_Document passage_.
== == ==

Frank Turner at The Grand
photo by Corinne Cumming

Frank Turner's socially distanced indoor test gig "not a success," organizers say

The UK is in the midst of a five-stage plan for the return of live performances amid coronavirus; they’re currently in stage three, which allows for outdoor shows (with social distancing), and calls for the beginning of government-supported tests on indoor shows, as well. The first of those tests happened on Tuesday night (7/28), when Frank Turner played South London venue The Clapham Grand. As NME reports, the venue, which usually holds 1250 people, operated at less than 20% capacity, with only 200 attendees present.

Frank posted about the show on his Instagram, saying it was his first in four months. He also wrote a blog post about it. “Last night I played an actual, real-life, no-fooling, human-attended GIG,” he wrote. The first one since March 15th in Southend-On-Sea. In the interim I’ve done 26 livestream shows, but this was the first one with people in front of me, rather than my phone, my wife and my cat. It was quite an evening.”

He continued:

After we’d agreed to the show, Ally then called me to explain the regulations and restrictions required for it to go ahead. Among many other things (reduced capacity, track and trace, one-way systems, table service, temperature checks and more), there was a requirement that the audience were not allowed to sing. That brought me up short, and nearly made me change my mind about the show. Getting the crowd involved in the performance is at the heart of what I do on stage, and the shows I play work towards a moment of unification, where the barrier between performer and audience breaks down. That wouldn’t now be possible (or at the very least would be much harder). The reason, of course, is to to with aerosol diffusion from people’s voices – and as part of that I had to be 3 metres back from the front of the stage. I get that, but it was still galling to hear on the phone.

Frank goes on to write about how part of his motivation for doing the show was to show how “this specific set-up doesn’t work”:

The Grand was at less than 20% of capacity (around 200 people), but Ally had to double the number of staff working, to meet all the guidelines. There was no talent spend (I didn’t get paid), and no advertising spend (the show sold out pretty much straight away), and yet it still lost money. And the Grand is a versatile space, as an old music hall, in a way that many independent venues are not. We needed to show that this isn’t a complete solution or a workable model, that either restrictions need to change or more funding is required; essentially that fight is far from over.

== == ==

_Entries shown_.
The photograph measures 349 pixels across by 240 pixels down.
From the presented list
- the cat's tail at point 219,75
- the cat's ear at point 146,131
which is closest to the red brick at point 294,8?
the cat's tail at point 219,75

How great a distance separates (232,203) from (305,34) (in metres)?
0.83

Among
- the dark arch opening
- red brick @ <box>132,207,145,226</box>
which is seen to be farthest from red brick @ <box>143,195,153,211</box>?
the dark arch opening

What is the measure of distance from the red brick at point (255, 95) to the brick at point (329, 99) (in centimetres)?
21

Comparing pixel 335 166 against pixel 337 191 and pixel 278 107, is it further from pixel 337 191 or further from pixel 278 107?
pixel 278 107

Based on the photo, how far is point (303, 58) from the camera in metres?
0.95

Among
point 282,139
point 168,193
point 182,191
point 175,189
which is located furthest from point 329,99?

== == ==

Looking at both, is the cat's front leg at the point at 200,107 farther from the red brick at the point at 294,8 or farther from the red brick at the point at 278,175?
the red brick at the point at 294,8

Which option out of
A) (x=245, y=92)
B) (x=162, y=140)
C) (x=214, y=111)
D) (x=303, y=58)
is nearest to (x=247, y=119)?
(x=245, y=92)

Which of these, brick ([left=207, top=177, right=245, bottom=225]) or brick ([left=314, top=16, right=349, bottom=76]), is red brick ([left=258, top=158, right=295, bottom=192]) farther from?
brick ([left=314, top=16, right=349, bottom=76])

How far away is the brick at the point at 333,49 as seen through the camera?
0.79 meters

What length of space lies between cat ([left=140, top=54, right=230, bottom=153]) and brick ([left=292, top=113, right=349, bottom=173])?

== == ==

From the Frank Turner test gig article, print the part starting with "The UK is in" and going on through "200 attendees present.", word for word.

The UK is in the midst of a five-stage plan for the return of live performances amid coronavirus; they’re currently in stage three, which allows for outdoor shows (with social distancing), and calls for the beginning of government-supported tests on indoor shows, as well. The first of those tests happened on Tuesday night (7/28), when Frank Turner played South London venue The Clapham Grand. As NME reports, the venue, which usually holds 1250 people, operated at less than 20% capacity, with only 200 attendees present.